• [Exercise directions]:
Rewrite the listing with "observer's" replaced by "viewer's" throughout, leaving everything else unchanged and omitting the pictures.

(A block of data)
>>>>

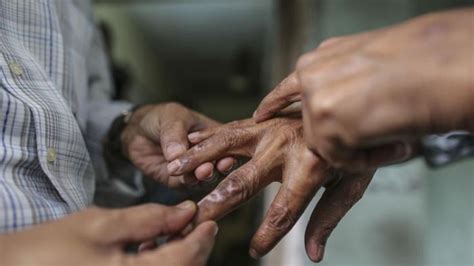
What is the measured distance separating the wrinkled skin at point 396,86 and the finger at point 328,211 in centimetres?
18

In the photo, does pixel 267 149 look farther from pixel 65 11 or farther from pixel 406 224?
pixel 406 224

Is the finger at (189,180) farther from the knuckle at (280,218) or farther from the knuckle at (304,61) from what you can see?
the knuckle at (304,61)

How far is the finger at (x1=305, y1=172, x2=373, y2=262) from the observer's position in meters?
0.64

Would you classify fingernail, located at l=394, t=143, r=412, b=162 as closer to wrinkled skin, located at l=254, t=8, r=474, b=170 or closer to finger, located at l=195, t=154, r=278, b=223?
wrinkled skin, located at l=254, t=8, r=474, b=170

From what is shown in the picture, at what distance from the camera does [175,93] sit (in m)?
4.99

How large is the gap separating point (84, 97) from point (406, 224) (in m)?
1.22

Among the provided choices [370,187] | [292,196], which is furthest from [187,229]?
[370,187]

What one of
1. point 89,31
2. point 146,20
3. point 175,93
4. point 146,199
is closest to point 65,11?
point 89,31

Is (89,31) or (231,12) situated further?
(231,12)

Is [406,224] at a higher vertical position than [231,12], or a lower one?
lower

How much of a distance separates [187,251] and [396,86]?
0.25 meters

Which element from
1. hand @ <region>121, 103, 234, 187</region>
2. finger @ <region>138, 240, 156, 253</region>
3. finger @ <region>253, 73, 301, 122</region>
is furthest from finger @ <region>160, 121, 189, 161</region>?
finger @ <region>138, 240, 156, 253</region>

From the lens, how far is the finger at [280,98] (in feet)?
2.02

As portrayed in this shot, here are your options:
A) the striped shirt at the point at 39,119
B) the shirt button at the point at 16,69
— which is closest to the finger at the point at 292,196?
the striped shirt at the point at 39,119
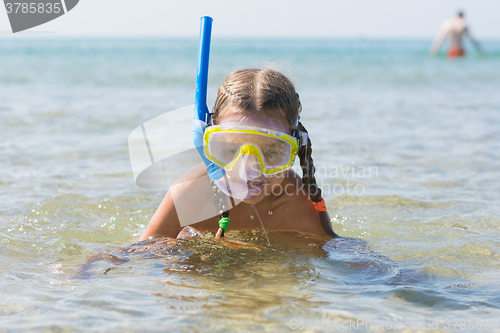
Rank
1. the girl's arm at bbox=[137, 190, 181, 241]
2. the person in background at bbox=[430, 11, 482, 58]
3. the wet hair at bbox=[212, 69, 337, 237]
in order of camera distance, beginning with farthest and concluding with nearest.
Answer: the person in background at bbox=[430, 11, 482, 58], the girl's arm at bbox=[137, 190, 181, 241], the wet hair at bbox=[212, 69, 337, 237]

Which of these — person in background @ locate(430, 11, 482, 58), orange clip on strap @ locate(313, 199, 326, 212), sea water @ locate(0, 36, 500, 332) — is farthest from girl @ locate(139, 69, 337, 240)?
person in background @ locate(430, 11, 482, 58)

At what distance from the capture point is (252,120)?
2551 mm

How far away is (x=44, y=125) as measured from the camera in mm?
7152

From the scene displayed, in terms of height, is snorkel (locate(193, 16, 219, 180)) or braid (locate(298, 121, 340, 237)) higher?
snorkel (locate(193, 16, 219, 180))

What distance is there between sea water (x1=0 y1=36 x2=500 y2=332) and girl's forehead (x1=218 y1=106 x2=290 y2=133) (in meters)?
0.45

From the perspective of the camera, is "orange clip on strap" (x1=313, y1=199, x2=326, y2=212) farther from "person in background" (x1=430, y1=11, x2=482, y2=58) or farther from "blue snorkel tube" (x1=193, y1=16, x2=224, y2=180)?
"person in background" (x1=430, y1=11, x2=482, y2=58)

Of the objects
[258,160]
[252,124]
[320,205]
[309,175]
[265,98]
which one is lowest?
[320,205]

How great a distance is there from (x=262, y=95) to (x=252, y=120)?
159mm

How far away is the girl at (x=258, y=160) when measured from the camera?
2.53 m

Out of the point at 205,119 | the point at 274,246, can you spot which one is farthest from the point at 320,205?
the point at 205,119

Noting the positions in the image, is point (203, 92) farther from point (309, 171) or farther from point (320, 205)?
point (320, 205)

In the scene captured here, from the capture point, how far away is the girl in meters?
2.53

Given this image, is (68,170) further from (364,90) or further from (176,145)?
(364,90)

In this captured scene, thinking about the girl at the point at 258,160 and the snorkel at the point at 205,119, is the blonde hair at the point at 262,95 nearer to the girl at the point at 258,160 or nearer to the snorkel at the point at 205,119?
the girl at the point at 258,160
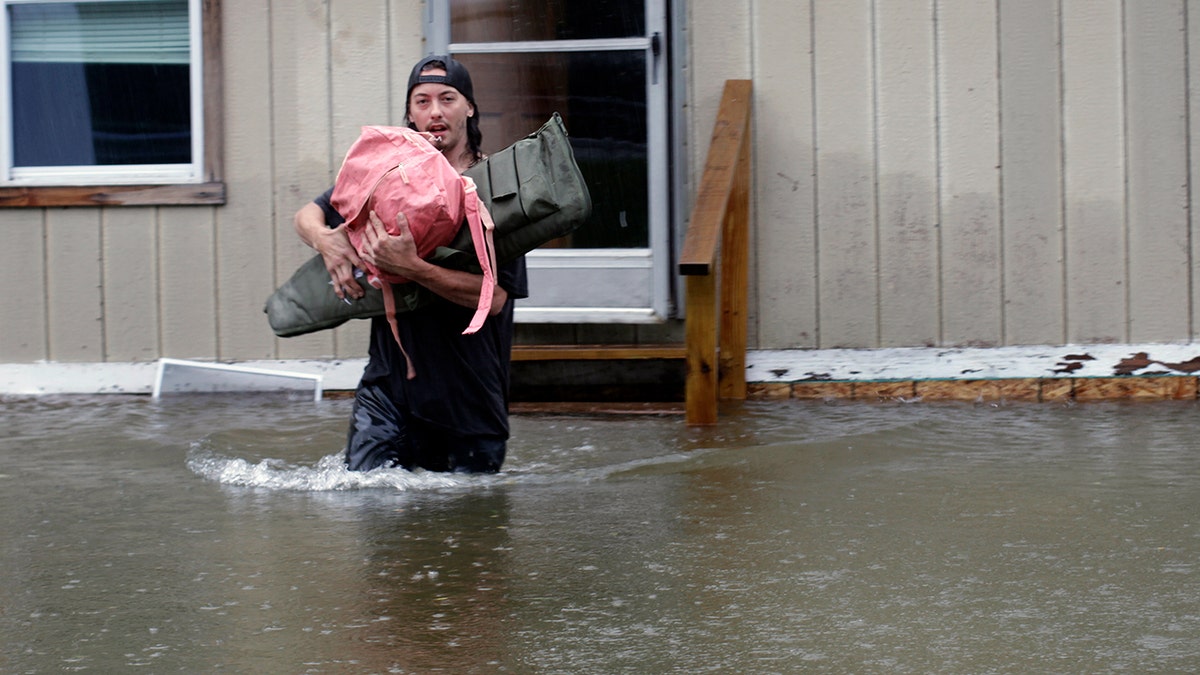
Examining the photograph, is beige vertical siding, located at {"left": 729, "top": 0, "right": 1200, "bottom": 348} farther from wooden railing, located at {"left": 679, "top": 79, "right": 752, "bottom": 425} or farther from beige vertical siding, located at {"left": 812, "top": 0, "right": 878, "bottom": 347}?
wooden railing, located at {"left": 679, "top": 79, "right": 752, "bottom": 425}

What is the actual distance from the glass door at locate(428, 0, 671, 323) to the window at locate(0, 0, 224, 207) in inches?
49.5

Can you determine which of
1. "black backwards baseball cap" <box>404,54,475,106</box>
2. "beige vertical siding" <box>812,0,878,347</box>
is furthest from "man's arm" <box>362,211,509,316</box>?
"beige vertical siding" <box>812,0,878,347</box>

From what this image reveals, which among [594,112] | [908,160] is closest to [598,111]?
[594,112]

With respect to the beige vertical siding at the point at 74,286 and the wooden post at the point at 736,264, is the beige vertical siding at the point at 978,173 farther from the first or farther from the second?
the beige vertical siding at the point at 74,286

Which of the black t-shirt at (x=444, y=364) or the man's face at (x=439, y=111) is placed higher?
the man's face at (x=439, y=111)

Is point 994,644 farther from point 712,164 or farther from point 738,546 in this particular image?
point 712,164

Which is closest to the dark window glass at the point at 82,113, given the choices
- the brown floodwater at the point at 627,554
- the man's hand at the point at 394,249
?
the brown floodwater at the point at 627,554

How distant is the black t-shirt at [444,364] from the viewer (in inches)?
167

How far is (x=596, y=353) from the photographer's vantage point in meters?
6.27

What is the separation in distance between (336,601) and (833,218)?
392 centimetres

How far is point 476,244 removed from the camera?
157 inches

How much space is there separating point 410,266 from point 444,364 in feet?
1.34

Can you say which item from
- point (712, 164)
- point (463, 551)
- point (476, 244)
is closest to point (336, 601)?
point (463, 551)

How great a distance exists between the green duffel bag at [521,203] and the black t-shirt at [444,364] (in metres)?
0.10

<<<<

• [Answer to this problem]:
What is the measured distance separating the wrinkled skin at point 396,86 and the finger at point 328,211 in centimetres?
18

In the photo, does pixel 267 149 look farther from pixel 65 11 or farther from pixel 406 224?
pixel 406 224

Is the finger at (189,180) farther from the knuckle at (280,218) or farther from the knuckle at (304,61) from what you can see?
the knuckle at (304,61)

How far is the finger at (x1=305, y1=172, x2=373, y2=262) from the viewer's position in meters?
0.64

Would you classify fingernail, located at l=394, t=143, r=412, b=162 as closer to wrinkled skin, located at l=254, t=8, r=474, b=170 or closer to finger, located at l=195, t=154, r=278, b=223?
wrinkled skin, located at l=254, t=8, r=474, b=170

From what is shown in the picture, at what distance from the camera does [175,93] sit (in m)?
4.99

How large is the gap separating point (84, 97) from point (406, 224) (in m)?
1.22

Among the provided choices [370,187] | [292,196], which is furthest from [187,229]?
[370,187]

What one of
1. point 89,31
2. point 146,20
3. point 175,93
4. point 146,199
is closest to point 65,11?
point 89,31

Is (89,31) or (231,12) situated further?
(231,12)

Is [406,224] at a higher vertical position than [231,12], or a lower one?
lower

How much of a distance separates [187,251] and [396,86]?
0.25 meters

Which element from
1. hand @ <region>121, 103, 234, 187</region>
2. finger @ <region>138, 240, 156, 253</region>
3. finger @ <region>253, 73, 301, 122</region>
is furthest from finger @ <region>160, 121, 189, 161</region>?
finger @ <region>138, 240, 156, 253</region>

From the lens, how far is the finger at [280,98] (in feet)?
2.02

As portrayed in this shot, here are your options:
A) the striped shirt at the point at 39,119
B) the shirt button at the point at 16,69
— which is closest to the finger at the point at 292,196?
the striped shirt at the point at 39,119
Rank
1. the girl's arm at bbox=[137, 190, 181, 241]
2. the person in background at bbox=[430, 11, 482, 58]
3. the wet hair at bbox=[212, 69, 337, 237]
in order of camera distance, beginning with farthest and concluding with nearest.
Answer: the person in background at bbox=[430, 11, 482, 58], the girl's arm at bbox=[137, 190, 181, 241], the wet hair at bbox=[212, 69, 337, 237]

Which of these — person in background @ locate(430, 11, 482, 58), orange clip on strap @ locate(313, 199, 326, 212), sea water @ locate(0, 36, 500, 332) — is farthest from girl @ locate(139, 69, 337, 240)?
person in background @ locate(430, 11, 482, 58)

At what distance from the capture point is (252,120)?
2551 mm

How far away is (x=44, y=125) as measured from the camera in mm?
7152

From the scene displayed, in terms of height, is snorkel (locate(193, 16, 219, 180)) or braid (locate(298, 121, 340, 237)) higher?
snorkel (locate(193, 16, 219, 180))

What distance is there between sea water (x1=0 y1=36 x2=500 y2=332) and girl's forehead (x1=218 y1=106 x2=290 y2=133) (in meters)?
0.45

From the perspective of the camera, is "orange clip on strap" (x1=313, y1=199, x2=326, y2=212) farther from "person in background" (x1=430, y1=11, x2=482, y2=58) or farther from "blue snorkel tube" (x1=193, y1=16, x2=224, y2=180)?
"person in background" (x1=430, y1=11, x2=482, y2=58)

Of the objects
[258,160]
[252,124]
[320,205]
[309,175]
[265,98]
which one is lowest?
[320,205]

How great a distance is there from (x=262, y=95) to (x=252, y=120)?
159mm

How far away is the girl at (x=258, y=160) when measured from the camera?
2.53 m

Out of the point at 205,119 | the point at 274,246, can you spot which one is farthest from the point at 320,205?
the point at 205,119

Noting the positions in the image, is point (203, 92) farther from point (309, 171) or farther from point (320, 205)?
point (320, 205)

In the scene captured here, from the capture point, how far away is the girl in meters?
2.53

Given this image, is (68,170) further from (364,90) or further from (176,145)?
(364,90)

In this captured scene, thinking about the girl at the point at 258,160 and the snorkel at the point at 205,119, is the blonde hair at the point at 262,95 nearer to the girl at the point at 258,160 or nearer to the snorkel at the point at 205,119?
the girl at the point at 258,160
Examining the photograph, is beige vertical siding, located at {"left": 729, "top": 0, "right": 1200, "bottom": 348} farther from wooden railing, located at {"left": 679, "top": 79, "right": 752, "bottom": 425} or farther from beige vertical siding, located at {"left": 812, "top": 0, "right": 878, "bottom": 347}?
wooden railing, located at {"left": 679, "top": 79, "right": 752, "bottom": 425}

What is the actual distance from the glass door at locate(428, 0, 671, 323) to the window at locate(0, 0, 224, 207) in inches?
49.5

Can you determine which of
1. "black backwards baseball cap" <box>404,54,475,106</box>
2. "beige vertical siding" <box>812,0,878,347</box>
is furthest from "man's arm" <box>362,211,509,316</box>?
"beige vertical siding" <box>812,0,878,347</box>

From what this image reveals, which among [594,112] | [908,160] is closest to [598,111]?
[594,112]

With respect to the beige vertical siding at the point at 74,286 and the wooden post at the point at 736,264, is the beige vertical siding at the point at 978,173 farther from the first or farther from the second?
the beige vertical siding at the point at 74,286

Which of the black t-shirt at (x=444, y=364) or the man's face at (x=439, y=111) is placed higher?
the man's face at (x=439, y=111)

Is point 994,644 farther from point 712,164 or farther from point 738,546 in this particular image?
point 712,164

Which is closest to the dark window glass at the point at 82,113, given the choices
- the brown floodwater at the point at 627,554
- the man's hand at the point at 394,249
?
the brown floodwater at the point at 627,554

How distant is the black t-shirt at [444,364] from the viewer (in inches)?
167

How far is (x=596, y=353) from the photographer's vantage point in meters?
6.27

What is the separation in distance between (336,601) and (833,218)?
392 centimetres

How far is point 476,244 removed from the camera?
157 inches

How much space is there separating point 410,266 from point 444,364 in feet?
1.34

Can you say which item from
- point (712, 164)
- point (463, 551)
- point (476, 244)
is closest to point (336, 601)?
point (463, 551)

How great a distance exists between the green duffel bag at [521,203] and the black t-shirt at [444,364] (in metres)?
0.10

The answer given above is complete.